Coca-Cola, the Atlanta-based beverage company, drew sustained public criticism over its use of generative AI in holiday advertising across two consecutive seasons, according to coverage of brand marketing missteps. The company attempted to reimagine its classic 1995 Holidays Are Coming campaign using AI-generated visuals, and the results became a frequent reference point in debates over automated ad production.

The first attempt, released for the 2024 holiday season, was widely described by viewers and commentators as soulless and visually off-putting, with critics pointing to uncanny imagery and distorted details. Rather than retreating from the approach, the company released another AI-assisted holiday ad the following year featuring anthropomorphic animals. Observers noted the second effort was technically smoother, yet it still attracted criticism for an artificial quality that many audiences found unconvincing.

The reaction placed Coca-Cola among several major brands whose AI-generated campaigns generated backlash during the period. Coverage of the season grouped the company alongside other advertisers that faced public ridicule over AI visuals, and some marketers cited the episodes as cautionary examples when weighing automated production against audience expectations.
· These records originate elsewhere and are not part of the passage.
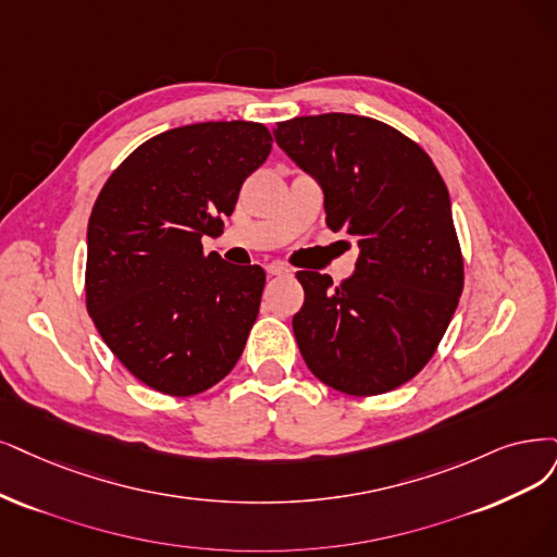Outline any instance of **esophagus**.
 Here are the masks:
<instances>
[{"mask_svg": "<svg viewBox=\"0 0 557 557\" xmlns=\"http://www.w3.org/2000/svg\"><path fill=\"white\" fill-rule=\"evenodd\" d=\"M265 273L271 275V277H280V275H289L292 271H289V268H286L284 263L273 261V263H268V265H265Z\"/></svg>", "mask_w": 557, "mask_h": 557, "instance_id": "esophagus-1", "label": "esophagus"}]
</instances>
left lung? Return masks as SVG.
<instances>
[{"mask_svg":"<svg viewBox=\"0 0 557 557\" xmlns=\"http://www.w3.org/2000/svg\"><path fill=\"white\" fill-rule=\"evenodd\" d=\"M275 141L312 174L325 224L356 238L342 284L298 271L294 335L305 364L344 395H383L436 354L463 292V257L447 185L420 144L358 114L296 116Z\"/></svg>","mask_w":557,"mask_h":557,"instance_id":"8db88e82","label":"left lung"}]
</instances>
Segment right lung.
I'll list each match as a JSON object with an SVG mask.
<instances>
[{
  "label": "right lung",
  "mask_w": 557,
  "mask_h": 557,
  "mask_svg": "<svg viewBox=\"0 0 557 557\" xmlns=\"http://www.w3.org/2000/svg\"><path fill=\"white\" fill-rule=\"evenodd\" d=\"M271 149L255 121L172 128L139 144L94 203L87 312L119 362L162 395L203 393L243 354L265 273L203 255L201 238L222 232Z\"/></svg>",
  "instance_id": "1"
}]
</instances>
The pattern fed a broader industry conversation about authenticity in advertising. Some brands began openly mocking AI-generated content in their own campaigns, treating the backlash as a signal that audiences value human craft in marketing. For Coca-Cola, headquartered in Atlanta's Fulton County, the episodes illustrated how a globally recognized brand's experiments with new production tools can become the story themselves when audiences react.